The cement mantle allows for at least a portion of the cement to come into contact with the endplates of the adjacent vertebrae upon insertion. Pressure from the endplates of the respective vertebrae upon the respective top and bottom portions of the implant may also press the cement further into the matrix comprised by the locking members. In addition, the implant may be urged against the vertebral endplates until the cement cures. Any of a variety of instruments known to those of ordinary skill in the art are suitable for urging the implant against the vertebral endplates.

The bone cement can be applied with devices and methods known to those of ordinary skill in the art. No particular method or device is required, thus any source of bone cement is suitable for use with the methods and implants described herein.

Polymethylmethcrylate (PMMA) or other bone cements known to those of ordinary skill in the art are suitable for use with the methods and devices described herein. Further, antibiotics could be added to the cement to reduce the risk of infection.

Referring now to FIG. 6, an implant 100 is illustrated at an implantation site between adjacent vertebrae VU and VL. The implant 1 can be of the type illustrated in FIG. 1, or can be any other type of implant that can provide at least one surface 103 or 105 that will be adjacent to a vertebral endplate upon insertion, and upon which locking members can be formed. In the embodiment illustrated in FIG. 6, locking members 108, 110 are formed on both surfaces 103, 105 of the implant. Bone cement can be applied to one or both of the surfaces 103, 105, and will be secured there by the locking members 108, 110.

FIG. 7 illustrates another example of implant 100 having locking members formed on at least one surface 103 or 105. The locking members will provide a matrix for securing a cement mantle to the implant surface. In the embodiment illustrated in FIG. 7, the implant has tabs 70, 90, which extend into bores prepared in the vertebral endplates. The tabs and the cement mantle provided by the locking members on the implant surface provide a system for stabilizing the implant between the vertebrae. Preparation of the vertebral endplates, for example forming bores as illustrated in FIG. 7, is optional, and may be used depending on the type of implant to be inserted.

In certain examples, the endplates of the vertebrae can be prepared by milling or cutting the surfaces. The endplates can also be shaped to correspond at least in part to the shape of the implant face. Holes could also be drilled through the endplates of the vertebrae. Hypotensive anesthesia and hemostatic agents could also be used to prepare the vertebral endplates. Hypotensive anesthesia and hemostatic agents may help reduce bleeding from the vertebral endplates. In certain examples, the endplate surface will be as dry as possible when the implant is inserted.

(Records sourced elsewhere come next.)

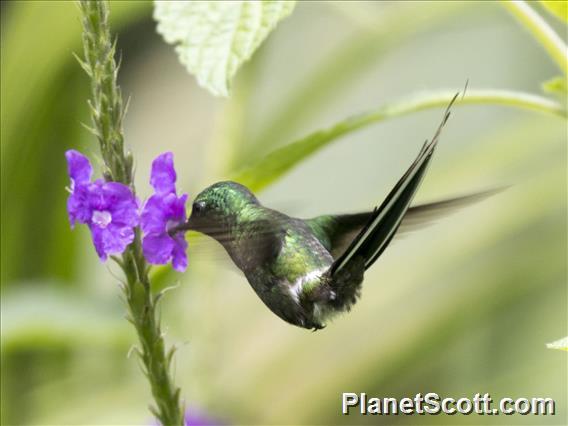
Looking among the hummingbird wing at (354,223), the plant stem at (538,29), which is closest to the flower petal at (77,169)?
the hummingbird wing at (354,223)

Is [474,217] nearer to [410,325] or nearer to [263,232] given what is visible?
[410,325]

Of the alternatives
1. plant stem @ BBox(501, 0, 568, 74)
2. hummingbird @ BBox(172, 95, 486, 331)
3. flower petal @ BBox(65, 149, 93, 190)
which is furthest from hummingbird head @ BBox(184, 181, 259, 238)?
plant stem @ BBox(501, 0, 568, 74)

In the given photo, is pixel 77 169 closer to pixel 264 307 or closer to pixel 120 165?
pixel 120 165

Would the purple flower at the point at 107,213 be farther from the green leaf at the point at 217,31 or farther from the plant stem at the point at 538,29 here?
the plant stem at the point at 538,29

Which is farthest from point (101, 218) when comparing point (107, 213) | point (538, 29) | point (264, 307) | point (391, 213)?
point (264, 307)

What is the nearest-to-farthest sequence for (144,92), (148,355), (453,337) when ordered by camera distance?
(148,355) < (453,337) < (144,92)

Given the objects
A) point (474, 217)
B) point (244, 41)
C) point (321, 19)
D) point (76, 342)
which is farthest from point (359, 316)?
point (244, 41)
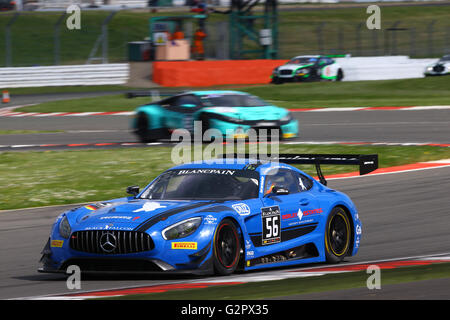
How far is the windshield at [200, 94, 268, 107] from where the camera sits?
66.2 feet

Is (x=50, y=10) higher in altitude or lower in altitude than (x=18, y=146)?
higher

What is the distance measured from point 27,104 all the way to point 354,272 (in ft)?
92.3

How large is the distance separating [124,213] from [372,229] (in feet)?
13.6

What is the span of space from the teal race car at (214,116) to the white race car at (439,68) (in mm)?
19675

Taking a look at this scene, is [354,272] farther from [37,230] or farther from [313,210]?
[37,230]

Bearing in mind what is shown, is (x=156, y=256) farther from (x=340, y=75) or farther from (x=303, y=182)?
(x=340, y=75)

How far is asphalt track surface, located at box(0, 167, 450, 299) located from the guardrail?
28.0m

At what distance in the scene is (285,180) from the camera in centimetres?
940

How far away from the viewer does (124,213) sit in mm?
8266

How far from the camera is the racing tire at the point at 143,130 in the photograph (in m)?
21.1

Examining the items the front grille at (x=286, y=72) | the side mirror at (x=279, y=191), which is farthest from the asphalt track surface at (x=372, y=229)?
the front grille at (x=286, y=72)

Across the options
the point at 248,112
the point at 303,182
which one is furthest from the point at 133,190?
the point at 248,112
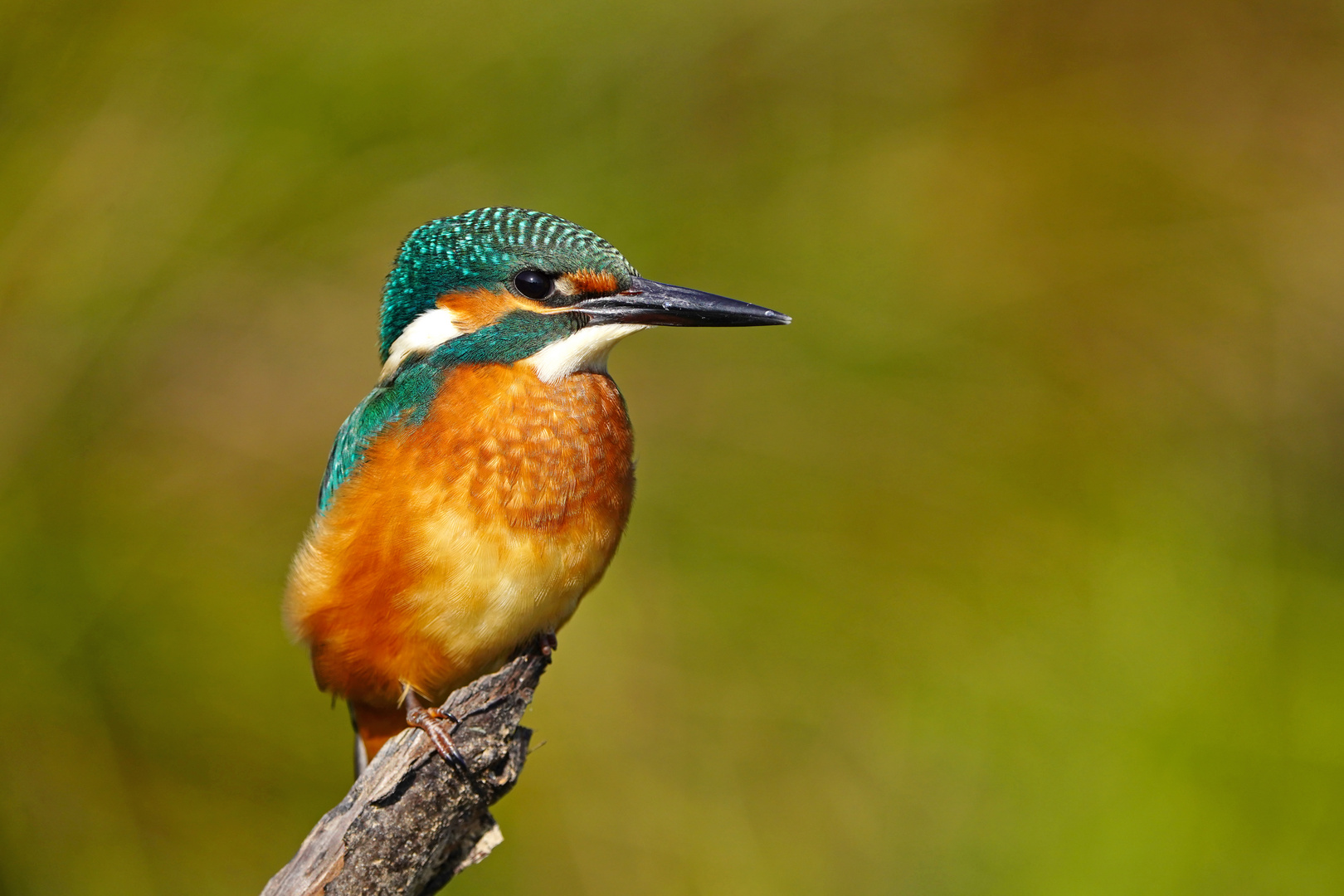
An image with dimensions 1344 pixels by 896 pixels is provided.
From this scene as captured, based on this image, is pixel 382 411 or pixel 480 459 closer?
pixel 480 459

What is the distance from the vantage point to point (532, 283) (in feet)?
5.71

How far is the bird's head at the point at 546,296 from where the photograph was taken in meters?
1.74

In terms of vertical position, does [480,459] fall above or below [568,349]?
below

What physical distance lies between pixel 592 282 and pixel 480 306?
0.19 meters

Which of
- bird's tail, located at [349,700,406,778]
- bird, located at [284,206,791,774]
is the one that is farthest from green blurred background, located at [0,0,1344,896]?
bird, located at [284,206,791,774]

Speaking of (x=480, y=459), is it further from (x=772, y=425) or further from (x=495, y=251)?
(x=772, y=425)

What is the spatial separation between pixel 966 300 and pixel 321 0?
6.68ft

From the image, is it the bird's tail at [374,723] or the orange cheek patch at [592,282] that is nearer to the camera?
the orange cheek patch at [592,282]

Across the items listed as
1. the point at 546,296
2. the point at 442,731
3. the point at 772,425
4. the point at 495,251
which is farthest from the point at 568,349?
the point at 772,425

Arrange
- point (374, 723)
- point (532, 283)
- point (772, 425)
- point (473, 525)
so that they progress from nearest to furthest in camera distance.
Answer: point (473, 525)
point (532, 283)
point (374, 723)
point (772, 425)

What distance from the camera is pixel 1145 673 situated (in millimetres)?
2766

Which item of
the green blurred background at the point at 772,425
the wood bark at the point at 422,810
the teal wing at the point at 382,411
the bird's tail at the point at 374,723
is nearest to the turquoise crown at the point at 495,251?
the teal wing at the point at 382,411

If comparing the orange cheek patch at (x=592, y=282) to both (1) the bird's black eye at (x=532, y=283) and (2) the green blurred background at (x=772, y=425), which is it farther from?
(2) the green blurred background at (x=772, y=425)

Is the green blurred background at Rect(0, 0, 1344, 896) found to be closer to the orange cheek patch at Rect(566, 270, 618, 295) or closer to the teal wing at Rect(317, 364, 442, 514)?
the teal wing at Rect(317, 364, 442, 514)
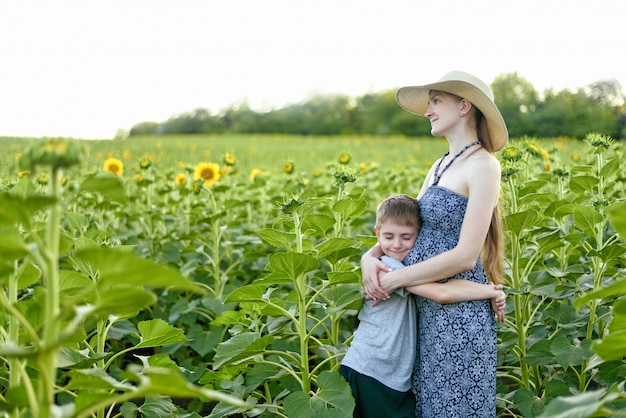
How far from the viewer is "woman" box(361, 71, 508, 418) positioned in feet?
7.32

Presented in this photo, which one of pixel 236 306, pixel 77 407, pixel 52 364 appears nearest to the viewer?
pixel 52 364

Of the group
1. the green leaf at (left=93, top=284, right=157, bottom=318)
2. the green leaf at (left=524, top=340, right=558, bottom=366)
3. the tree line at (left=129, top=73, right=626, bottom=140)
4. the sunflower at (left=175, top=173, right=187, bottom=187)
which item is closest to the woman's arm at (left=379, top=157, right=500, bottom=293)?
the green leaf at (left=524, top=340, right=558, bottom=366)

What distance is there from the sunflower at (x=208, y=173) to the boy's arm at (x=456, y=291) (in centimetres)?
243

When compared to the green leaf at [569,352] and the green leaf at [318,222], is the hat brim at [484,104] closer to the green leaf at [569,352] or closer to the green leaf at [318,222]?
the green leaf at [318,222]

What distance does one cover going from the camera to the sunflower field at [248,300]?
118cm

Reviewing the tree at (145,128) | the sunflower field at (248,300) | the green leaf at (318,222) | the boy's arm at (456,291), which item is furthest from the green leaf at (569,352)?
the tree at (145,128)

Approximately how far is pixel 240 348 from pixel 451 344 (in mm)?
653

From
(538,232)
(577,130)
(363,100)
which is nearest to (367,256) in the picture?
(538,232)

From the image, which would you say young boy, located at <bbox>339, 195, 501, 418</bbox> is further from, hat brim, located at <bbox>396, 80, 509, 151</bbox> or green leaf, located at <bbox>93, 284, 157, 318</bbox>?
green leaf, located at <bbox>93, 284, 157, 318</bbox>

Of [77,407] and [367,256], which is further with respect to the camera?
[367,256]

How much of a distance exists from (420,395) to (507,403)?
609 mm

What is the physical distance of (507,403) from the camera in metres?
2.76

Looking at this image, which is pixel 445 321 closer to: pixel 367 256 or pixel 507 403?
pixel 367 256

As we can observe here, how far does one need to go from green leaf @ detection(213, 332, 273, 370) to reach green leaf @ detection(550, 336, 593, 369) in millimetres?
936
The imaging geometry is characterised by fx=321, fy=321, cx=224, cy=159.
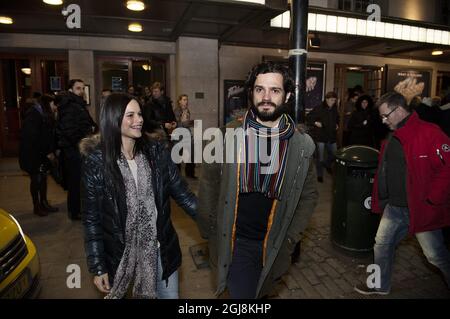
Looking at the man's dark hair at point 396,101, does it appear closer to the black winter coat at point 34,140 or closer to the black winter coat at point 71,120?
the black winter coat at point 71,120

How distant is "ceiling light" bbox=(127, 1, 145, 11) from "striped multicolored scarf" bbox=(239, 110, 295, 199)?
589 cm

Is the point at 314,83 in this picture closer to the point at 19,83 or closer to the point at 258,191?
the point at 19,83

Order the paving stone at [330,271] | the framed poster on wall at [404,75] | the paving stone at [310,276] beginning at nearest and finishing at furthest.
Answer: the paving stone at [310,276] → the paving stone at [330,271] → the framed poster on wall at [404,75]

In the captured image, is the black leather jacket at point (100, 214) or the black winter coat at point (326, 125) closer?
the black leather jacket at point (100, 214)

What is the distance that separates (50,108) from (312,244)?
5048mm

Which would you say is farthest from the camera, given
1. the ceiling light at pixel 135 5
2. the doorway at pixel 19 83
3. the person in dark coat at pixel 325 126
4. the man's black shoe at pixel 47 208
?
the doorway at pixel 19 83

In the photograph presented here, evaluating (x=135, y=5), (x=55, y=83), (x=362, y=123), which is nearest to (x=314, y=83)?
(x=362, y=123)

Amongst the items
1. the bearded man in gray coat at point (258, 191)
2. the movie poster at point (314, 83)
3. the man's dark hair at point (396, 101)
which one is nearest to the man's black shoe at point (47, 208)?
the bearded man in gray coat at point (258, 191)

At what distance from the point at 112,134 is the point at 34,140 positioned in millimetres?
4092

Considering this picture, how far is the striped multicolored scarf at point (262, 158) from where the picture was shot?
7.32 feet

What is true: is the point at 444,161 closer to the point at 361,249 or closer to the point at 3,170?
the point at 361,249

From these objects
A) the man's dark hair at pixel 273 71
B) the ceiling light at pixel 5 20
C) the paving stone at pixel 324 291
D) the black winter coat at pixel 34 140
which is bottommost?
the paving stone at pixel 324 291
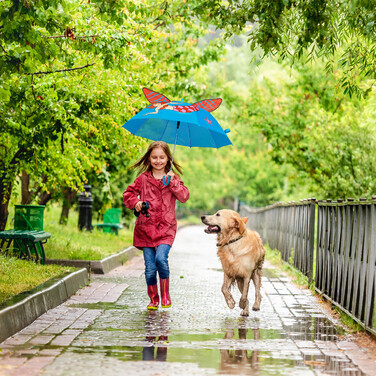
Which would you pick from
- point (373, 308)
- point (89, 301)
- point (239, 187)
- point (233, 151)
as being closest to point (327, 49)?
point (373, 308)

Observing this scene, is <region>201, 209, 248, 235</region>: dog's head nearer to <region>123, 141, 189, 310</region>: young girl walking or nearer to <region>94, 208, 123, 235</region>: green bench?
<region>123, 141, 189, 310</region>: young girl walking

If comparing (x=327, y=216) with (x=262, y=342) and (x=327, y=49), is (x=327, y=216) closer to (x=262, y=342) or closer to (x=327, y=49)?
(x=327, y=49)

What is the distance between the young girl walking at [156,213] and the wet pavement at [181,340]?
49 cm

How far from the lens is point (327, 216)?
1094 cm

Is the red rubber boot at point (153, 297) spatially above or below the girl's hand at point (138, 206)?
below

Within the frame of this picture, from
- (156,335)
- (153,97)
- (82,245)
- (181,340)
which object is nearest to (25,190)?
(82,245)

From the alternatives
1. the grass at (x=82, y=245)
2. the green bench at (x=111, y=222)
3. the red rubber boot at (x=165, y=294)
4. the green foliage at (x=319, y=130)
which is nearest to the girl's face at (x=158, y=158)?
the red rubber boot at (x=165, y=294)

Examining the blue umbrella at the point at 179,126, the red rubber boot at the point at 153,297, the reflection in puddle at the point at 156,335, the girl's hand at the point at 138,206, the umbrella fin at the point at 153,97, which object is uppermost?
the umbrella fin at the point at 153,97

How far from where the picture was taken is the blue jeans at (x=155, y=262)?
9.38 metres

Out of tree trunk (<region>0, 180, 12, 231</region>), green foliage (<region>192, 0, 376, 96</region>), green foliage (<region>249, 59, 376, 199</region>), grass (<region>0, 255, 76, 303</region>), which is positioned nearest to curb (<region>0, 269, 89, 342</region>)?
grass (<region>0, 255, 76, 303</region>)

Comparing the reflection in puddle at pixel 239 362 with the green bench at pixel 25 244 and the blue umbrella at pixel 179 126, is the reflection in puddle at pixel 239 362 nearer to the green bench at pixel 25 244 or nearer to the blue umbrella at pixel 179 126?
the blue umbrella at pixel 179 126

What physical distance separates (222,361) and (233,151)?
5580 cm

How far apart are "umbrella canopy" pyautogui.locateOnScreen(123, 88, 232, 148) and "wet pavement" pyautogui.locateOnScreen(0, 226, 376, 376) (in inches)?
83.5

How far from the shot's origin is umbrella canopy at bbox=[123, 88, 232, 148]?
9758mm
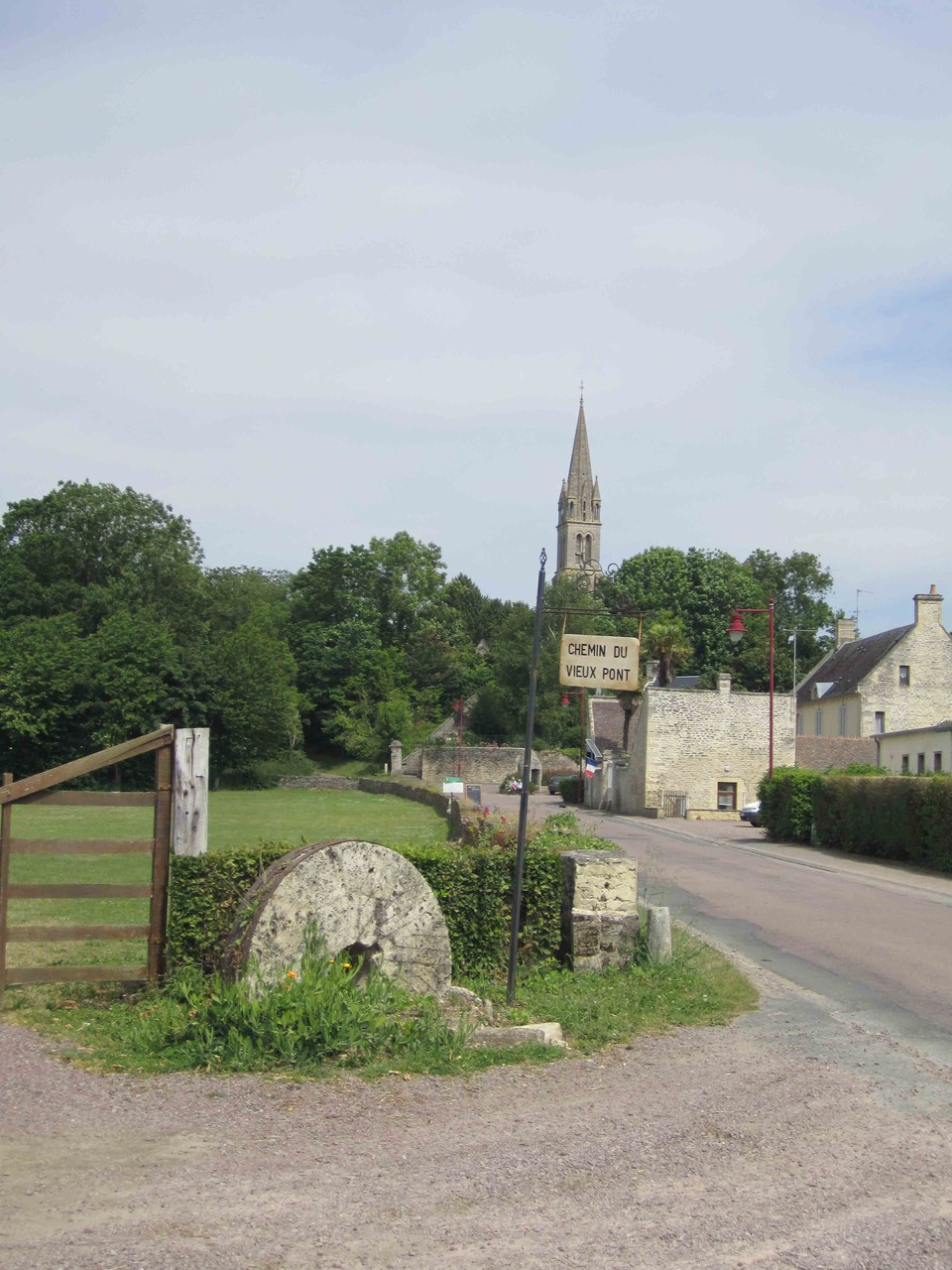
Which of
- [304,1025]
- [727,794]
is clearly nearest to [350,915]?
[304,1025]

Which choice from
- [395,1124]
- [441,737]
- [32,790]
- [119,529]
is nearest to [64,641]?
[119,529]

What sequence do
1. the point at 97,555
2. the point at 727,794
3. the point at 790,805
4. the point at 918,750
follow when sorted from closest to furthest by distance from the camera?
the point at 790,805 < the point at 918,750 < the point at 727,794 < the point at 97,555

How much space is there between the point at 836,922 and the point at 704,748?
124 ft

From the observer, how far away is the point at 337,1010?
290 inches

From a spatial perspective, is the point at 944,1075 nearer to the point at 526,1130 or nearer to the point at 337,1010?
the point at 526,1130

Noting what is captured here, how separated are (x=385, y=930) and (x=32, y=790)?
279 centimetres

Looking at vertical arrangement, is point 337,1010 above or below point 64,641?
below

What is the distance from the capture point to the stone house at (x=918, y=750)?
40875mm

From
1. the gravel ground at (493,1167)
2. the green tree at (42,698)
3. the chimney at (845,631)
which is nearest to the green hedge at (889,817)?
the gravel ground at (493,1167)

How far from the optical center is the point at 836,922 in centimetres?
1531

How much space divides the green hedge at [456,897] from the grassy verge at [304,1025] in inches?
16.3

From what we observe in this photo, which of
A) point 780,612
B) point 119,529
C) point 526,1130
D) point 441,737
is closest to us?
point 526,1130

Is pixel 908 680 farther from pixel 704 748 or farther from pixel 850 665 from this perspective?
pixel 704 748

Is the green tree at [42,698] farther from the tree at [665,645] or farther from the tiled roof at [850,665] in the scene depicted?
the tiled roof at [850,665]
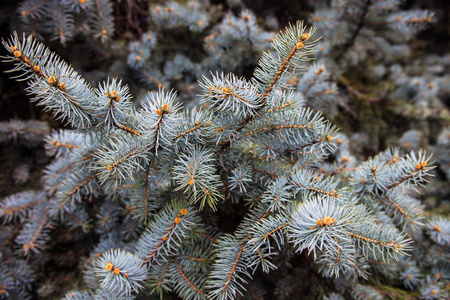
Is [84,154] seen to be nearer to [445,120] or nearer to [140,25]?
[140,25]

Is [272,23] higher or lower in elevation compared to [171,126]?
higher

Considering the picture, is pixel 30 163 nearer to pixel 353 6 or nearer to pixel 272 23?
pixel 272 23

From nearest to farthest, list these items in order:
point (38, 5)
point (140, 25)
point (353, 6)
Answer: point (38, 5), point (353, 6), point (140, 25)

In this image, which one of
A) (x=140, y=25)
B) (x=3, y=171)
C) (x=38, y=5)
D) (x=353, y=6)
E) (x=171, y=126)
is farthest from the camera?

Where the implant is used as a spinal disc endoprosthesis inserted between two adjacent vertebral bodies, the implant may be introduced using an anterior approach. The implanting procedure is carried out after discectomy, according to methods known to those of ordinary skill in the art. The appropriate size of the implant for a particular patient, determination of the appropriate location of the implant in the intervertebral space, and implantation in the intervertebral space are all desirably accomplished using precision stereotactic techniques, apparatus, and procedures, such as the techniques and procedures known to those of ordinary skill in the art. Non-stereotactic techniques can also be used. Further, implants can be produced in a variety and range of sizes.

The invention has been described above with respect to certain specific embodiments thereof. Those of skill in the art will understand that variations from these specific embodiments that are within the spirit of the invention will fall within the scope of the appended claims and equivalents thereto.